All mice in TBI group died within 14 days, while all of BMT group survived. The mean survival times for GVHD, EGFP-MSC and CXCR4-MSC groups were (17.0 ± 2.3) d, (21.7 ± 4.8) d and (30.1 ± 9.1) d, respectively. Treatment with CXCR4 over-expressing MSCs could decrease the mortality rate. All mice in each group developed clinical signs such as hunched posture, dull fur, diarrhea and weight loss. Meanwhile, histopathological findings in target organs were confirmed the presence of GVHD. While, clinical GVHD scores and histopathological scores in CXCR4-MSC group were significantly lower than that of GVHD group. Moreover, compared with control groups, the plasma IL-2, IFN-γ and TNF-α level in recipients infused with CXCR4-MSC were significantly decreased (P<0.05).
The results revealed that CXCR4- transduced MSCs could effectively control the occurrence of mouse GVHD following allogeneic BM transplantation.
探讨慢病毒载体介导CXCR4过表达的间充质干细胞(MSCs)对移植物抗宿主病(GVHD)的影响。

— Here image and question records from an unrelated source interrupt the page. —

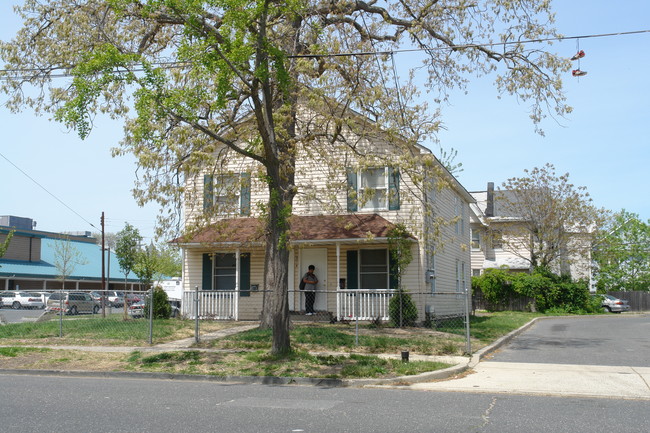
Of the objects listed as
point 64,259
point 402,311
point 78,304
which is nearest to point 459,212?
point 402,311

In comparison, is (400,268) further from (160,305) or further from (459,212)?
(459,212)

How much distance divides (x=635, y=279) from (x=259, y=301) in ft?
141

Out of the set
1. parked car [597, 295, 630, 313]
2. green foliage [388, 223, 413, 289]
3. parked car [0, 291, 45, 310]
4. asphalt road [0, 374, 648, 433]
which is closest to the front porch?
green foliage [388, 223, 413, 289]

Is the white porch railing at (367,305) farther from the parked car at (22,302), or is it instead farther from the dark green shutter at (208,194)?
the parked car at (22,302)

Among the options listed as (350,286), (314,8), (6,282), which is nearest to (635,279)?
(350,286)

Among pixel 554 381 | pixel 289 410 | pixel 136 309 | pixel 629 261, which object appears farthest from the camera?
pixel 629 261

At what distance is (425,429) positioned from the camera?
6844 mm

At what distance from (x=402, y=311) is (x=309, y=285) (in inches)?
156

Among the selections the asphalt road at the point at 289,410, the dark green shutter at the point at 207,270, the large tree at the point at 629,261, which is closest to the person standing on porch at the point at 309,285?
the dark green shutter at the point at 207,270

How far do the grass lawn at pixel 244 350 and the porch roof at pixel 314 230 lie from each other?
278 cm

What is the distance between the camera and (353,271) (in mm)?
21078

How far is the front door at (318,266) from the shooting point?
21.4m

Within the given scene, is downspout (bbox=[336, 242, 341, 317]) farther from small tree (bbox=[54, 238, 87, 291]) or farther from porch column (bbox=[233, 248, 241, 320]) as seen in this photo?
small tree (bbox=[54, 238, 87, 291])

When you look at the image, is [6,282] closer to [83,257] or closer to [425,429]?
[83,257]
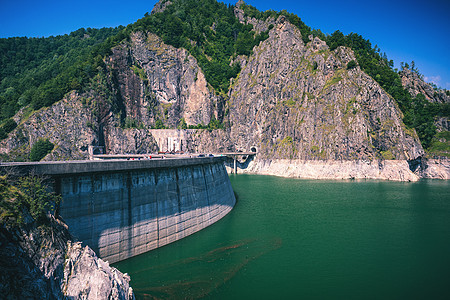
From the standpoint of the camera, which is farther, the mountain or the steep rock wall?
the mountain

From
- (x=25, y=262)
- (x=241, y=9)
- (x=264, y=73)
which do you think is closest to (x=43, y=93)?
(x=264, y=73)

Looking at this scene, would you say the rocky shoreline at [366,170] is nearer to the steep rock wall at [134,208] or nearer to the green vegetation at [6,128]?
the steep rock wall at [134,208]

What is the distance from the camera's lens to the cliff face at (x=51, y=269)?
12.1 m

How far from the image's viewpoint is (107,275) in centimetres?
1736

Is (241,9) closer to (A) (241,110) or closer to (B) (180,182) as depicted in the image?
(A) (241,110)

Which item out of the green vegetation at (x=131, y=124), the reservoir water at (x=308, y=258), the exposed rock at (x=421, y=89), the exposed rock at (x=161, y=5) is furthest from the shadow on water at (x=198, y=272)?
the exposed rock at (x=161, y=5)

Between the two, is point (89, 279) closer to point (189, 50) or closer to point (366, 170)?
point (366, 170)

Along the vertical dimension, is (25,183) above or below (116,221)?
above

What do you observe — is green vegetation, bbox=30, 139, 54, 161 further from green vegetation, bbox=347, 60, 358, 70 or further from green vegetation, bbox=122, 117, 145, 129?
green vegetation, bbox=347, 60, 358, 70

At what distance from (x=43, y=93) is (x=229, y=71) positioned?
81.5 metres

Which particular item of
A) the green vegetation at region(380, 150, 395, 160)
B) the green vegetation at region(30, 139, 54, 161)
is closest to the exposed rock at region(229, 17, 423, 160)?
the green vegetation at region(380, 150, 395, 160)

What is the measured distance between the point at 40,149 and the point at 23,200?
276 ft

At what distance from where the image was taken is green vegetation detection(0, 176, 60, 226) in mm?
14141

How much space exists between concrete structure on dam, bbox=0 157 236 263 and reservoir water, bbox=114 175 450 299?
1.74 m
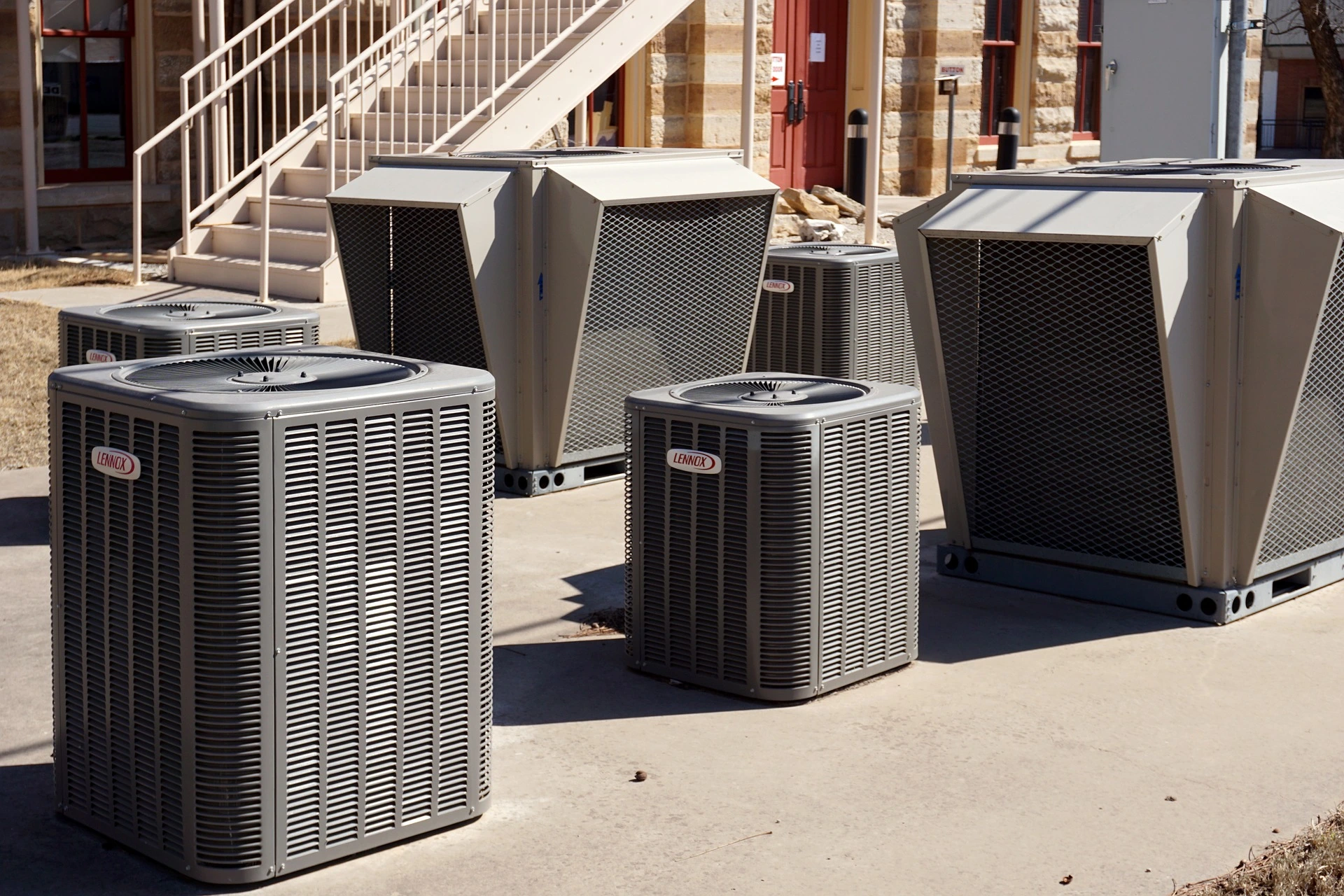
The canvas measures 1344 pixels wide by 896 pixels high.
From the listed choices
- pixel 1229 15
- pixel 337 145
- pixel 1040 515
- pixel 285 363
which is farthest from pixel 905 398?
pixel 337 145

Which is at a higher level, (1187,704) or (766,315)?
(766,315)

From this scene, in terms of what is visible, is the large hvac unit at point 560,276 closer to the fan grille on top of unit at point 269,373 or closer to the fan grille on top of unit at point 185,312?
the fan grille on top of unit at point 185,312

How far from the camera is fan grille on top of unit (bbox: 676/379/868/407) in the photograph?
18.1 feet

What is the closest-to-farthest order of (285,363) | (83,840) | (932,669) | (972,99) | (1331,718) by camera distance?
(83,840) → (285,363) → (1331,718) → (932,669) → (972,99)

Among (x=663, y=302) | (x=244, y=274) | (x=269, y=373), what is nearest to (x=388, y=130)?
(x=244, y=274)

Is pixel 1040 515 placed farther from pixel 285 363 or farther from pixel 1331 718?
pixel 285 363

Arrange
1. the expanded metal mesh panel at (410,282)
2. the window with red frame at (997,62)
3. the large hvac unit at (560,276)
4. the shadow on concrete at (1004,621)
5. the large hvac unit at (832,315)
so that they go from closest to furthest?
the shadow on concrete at (1004,621)
the large hvac unit at (560,276)
the expanded metal mesh panel at (410,282)
the large hvac unit at (832,315)
the window with red frame at (997,62)

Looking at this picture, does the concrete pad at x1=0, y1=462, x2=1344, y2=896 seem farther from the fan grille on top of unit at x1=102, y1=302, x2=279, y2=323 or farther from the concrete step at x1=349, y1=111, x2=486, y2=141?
the concrete step at x1=349, y1=111, x2=486, y2=141

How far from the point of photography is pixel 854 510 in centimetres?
539

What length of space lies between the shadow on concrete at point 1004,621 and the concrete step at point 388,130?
7.50 metres

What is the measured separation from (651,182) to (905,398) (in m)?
2.79

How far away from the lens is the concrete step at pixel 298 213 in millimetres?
13508

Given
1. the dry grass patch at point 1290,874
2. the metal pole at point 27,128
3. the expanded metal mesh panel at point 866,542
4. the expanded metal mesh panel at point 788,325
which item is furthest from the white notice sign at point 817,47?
the dry grass patch at point 1290,874

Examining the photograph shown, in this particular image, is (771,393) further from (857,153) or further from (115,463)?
(857,153)
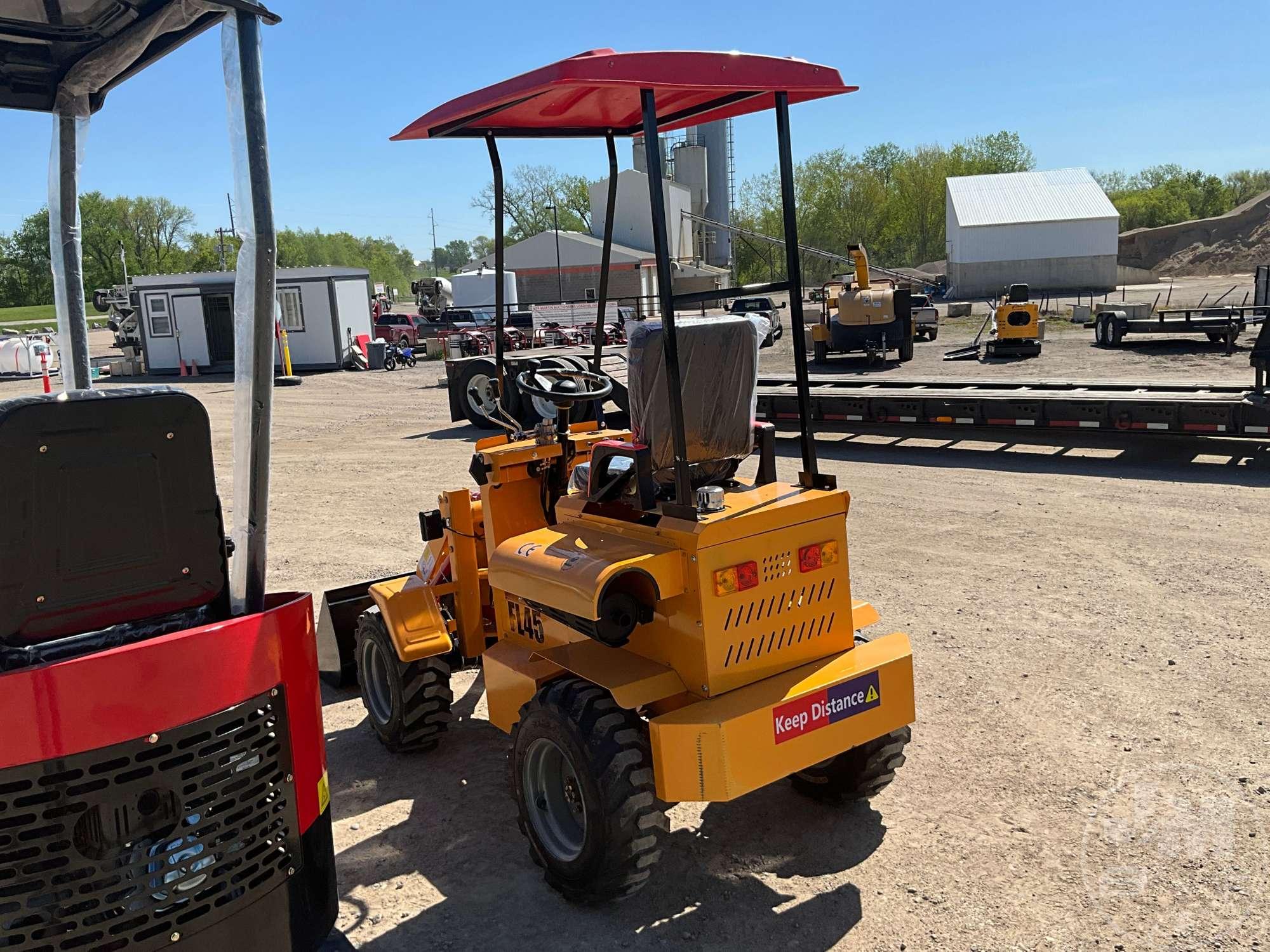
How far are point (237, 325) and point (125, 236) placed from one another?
658cm

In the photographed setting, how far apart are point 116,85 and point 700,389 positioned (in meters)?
2.61

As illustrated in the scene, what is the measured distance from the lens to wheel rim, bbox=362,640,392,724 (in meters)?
5.50

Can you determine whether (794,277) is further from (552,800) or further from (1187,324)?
(1187,324)

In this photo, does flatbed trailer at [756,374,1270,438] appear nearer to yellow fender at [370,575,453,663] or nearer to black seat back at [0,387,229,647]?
yellow fender at [370,575,453,663]

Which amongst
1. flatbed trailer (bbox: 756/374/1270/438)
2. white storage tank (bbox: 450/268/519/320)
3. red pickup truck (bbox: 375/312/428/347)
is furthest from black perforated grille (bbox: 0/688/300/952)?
white storage tank (bbox: 450/268/519/320)

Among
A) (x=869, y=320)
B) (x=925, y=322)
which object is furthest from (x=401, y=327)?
(x=869, y=320)

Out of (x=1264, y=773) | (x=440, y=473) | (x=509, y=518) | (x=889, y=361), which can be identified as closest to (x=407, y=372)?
(x=889, y=361)

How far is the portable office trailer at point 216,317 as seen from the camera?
30.3 metres

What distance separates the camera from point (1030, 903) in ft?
12.6

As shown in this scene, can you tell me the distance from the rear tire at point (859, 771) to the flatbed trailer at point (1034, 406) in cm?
839

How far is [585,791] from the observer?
3.72m

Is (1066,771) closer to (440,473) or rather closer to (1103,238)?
(440,473)

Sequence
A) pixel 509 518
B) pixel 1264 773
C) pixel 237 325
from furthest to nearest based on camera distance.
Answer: pixel 509 518
pixel 1264 773
pixel 237 325

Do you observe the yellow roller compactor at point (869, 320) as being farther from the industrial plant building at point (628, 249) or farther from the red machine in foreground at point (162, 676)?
the red machine in foreground at point (162, 676)
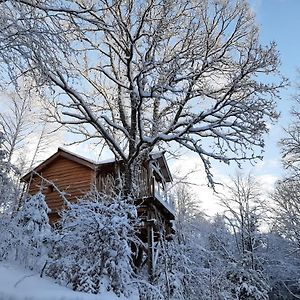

构建含CXCR4的慢病毒载体。评估慢病毒载体介导的CXCR4过表达的MSCs。构建从C57BL/6供体到BALB/c受体的主要组织相容性复合体(MHC)不匹配的骨髓移植(BMT)小鼠模型。将小鼠分为五组:全身照射(TBI)组,仅接受照射的小鼠;BMT组,TBI后移植骨髓(BM)的小鼠;GVHD组,TBI后移植BM和脾细胞的小鼠;CXCR4-MSC组,TBI后移植CXCR4-MSC、BM和脾细胞的小鼠;EGFP-MSC组,TBI后移植EGFP-MSC、BM和脾细胞的小鼠。监测移植小鼠GVHD的存活率、体重和临床评分。获取每组小鼠的肝脏、肠道和皮肤进行组织学检查。还使用细胞计数珠阵列细胞因子试剂盒测定血浆中白细胞介素(IL)-2、干扰素-γ和肿瘤坏死因子-α等炎症因子的浓度。
TBI组所有小鼠在14天内死亡,而BMT组所有小鼠均存活。GVHD组、EGFP-MSC组和CXCR4-MSC组的平均存活时间分别为(17.0±2.3)天、(21.7±4.8)天和(30.1±9.1)天。用CXCR4过表达的MSCs治疗可降低死亡率。每组所有小鼠均出现弓背姿势、毛发暗淡、腹泻和体重减轻等临床症状。同时,靶器官的组织病理学检查结果证实存在GVHD。而CXCR4-MSC组的临床GVHD评分和组织病理学评分均显著低于GVHD组。此外,与对照组相比,输注CXCR4-MSC的受体血浆中IL-2、IFN-γ和TNF-α水平显著降低(P<0.05)。
结果显示,转导CXCR4的MSCs可有效控制异基因BM移植后小鼠GVHD的发生。